Russian borscht has long had its loyal supporters. On a cold rainy day it warms you to your bones! Must be served with fresh good bread. · Made with beets, cabbage, onions, flavored with vinegar and sugar, with a dollup ot sour cream and a sprinkling of fresh dill. Everyone makes their own variations of this soup so its a matter of finding your favorite or making your own. A steamy little Russian bistro helps set the tone. Sadly we must go to San Francisco to find ourfavorite. The serving in this photo is too small too.


I admit it – I am a chameleon when it comes to food. When I enter a cultural restaurant I quickly take on the color, flavors, and expectations of the place. It feels like its an adventure to try something new and discover new flavors and textures. If it’s a new strange cuisine that I don’t know – like Ethiopian food recently… I ask the waiter to make suggestions – they often take pride in their national foods and are only too happy to help.

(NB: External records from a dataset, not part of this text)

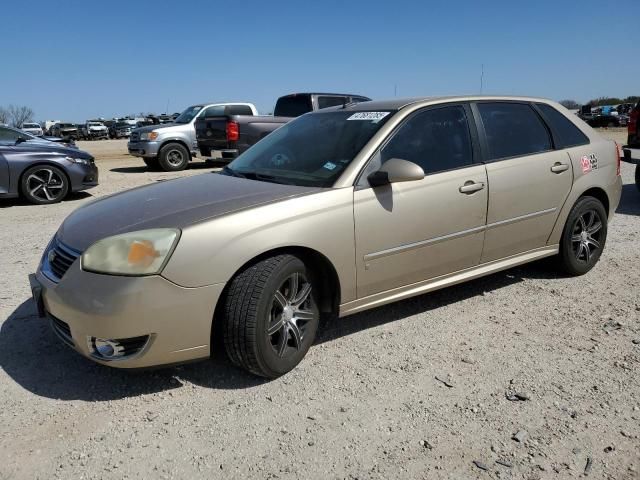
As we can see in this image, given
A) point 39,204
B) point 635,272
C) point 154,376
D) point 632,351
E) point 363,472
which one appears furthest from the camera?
point 39,204

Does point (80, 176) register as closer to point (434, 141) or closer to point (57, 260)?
point (57, 260)

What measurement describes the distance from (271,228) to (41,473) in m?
1.54

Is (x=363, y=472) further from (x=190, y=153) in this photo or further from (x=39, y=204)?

Most of the places we visit are not fancy restaurants - but restaurants of the people. They are often decorated with a few items from the home country, but the good ones have plenty of peole who consider this "home cooking" - the food of their home land.

Broadening our cultural food horizons is as American as Apple Pie – look how we have assimilated Pizza, Sauerkraut, Chili, Yogurt, Frankfurters, Lasagna, Swiss cheese, Baloney, French bread, and Spaghetti… All of these were once exotic foods introduced by "foreigners". We only stand to gain as we boldly try new flavors - who knows what new favorites we may discover?